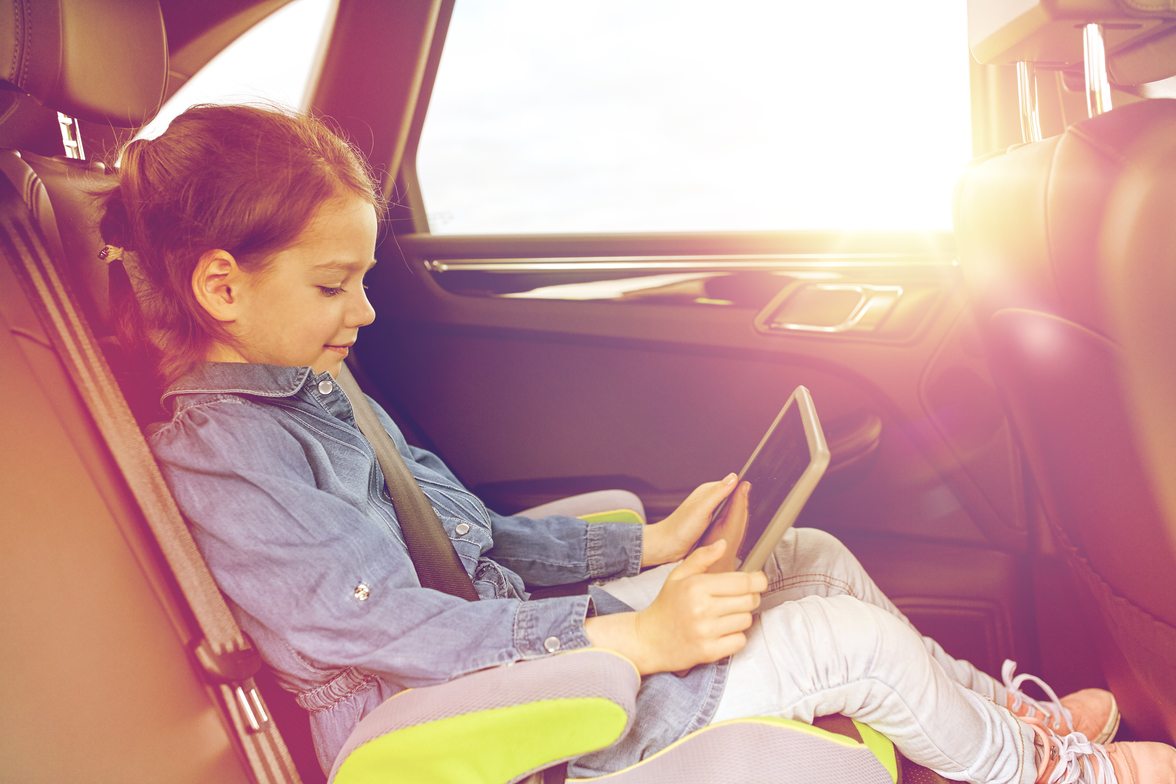 Road trips with kids tips and tricks by Summit Children's Center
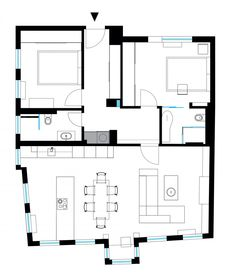 Architectural lines graphics on pinterest - M2 architecture studio ...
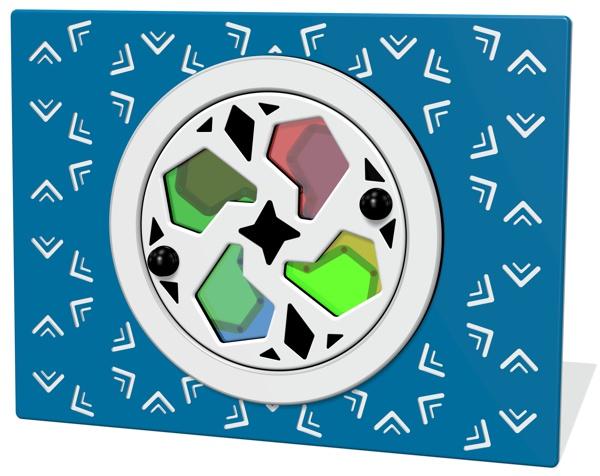 Colour Wheel Kaleidoscope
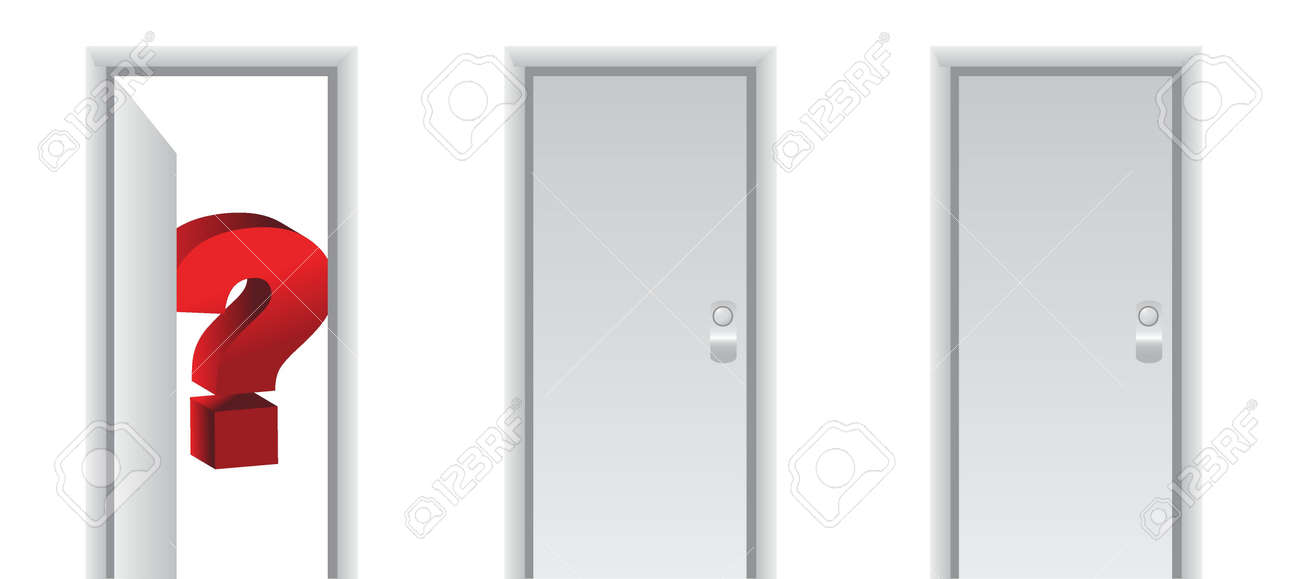 question mark behind a white door illustration design Stock Vector - 16259252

» Problem requirements
Leaving the pictures behind, return every line above exactly.

» Task answer
 Road trips with kids tips and tricks by Summit Children's Center
 Architectural lines graphics on pinterest - M2 architecture studio ...
 Colour Wheel Kaleidoscope
 question mark behind a white door illustration design Stock Vector - 16259252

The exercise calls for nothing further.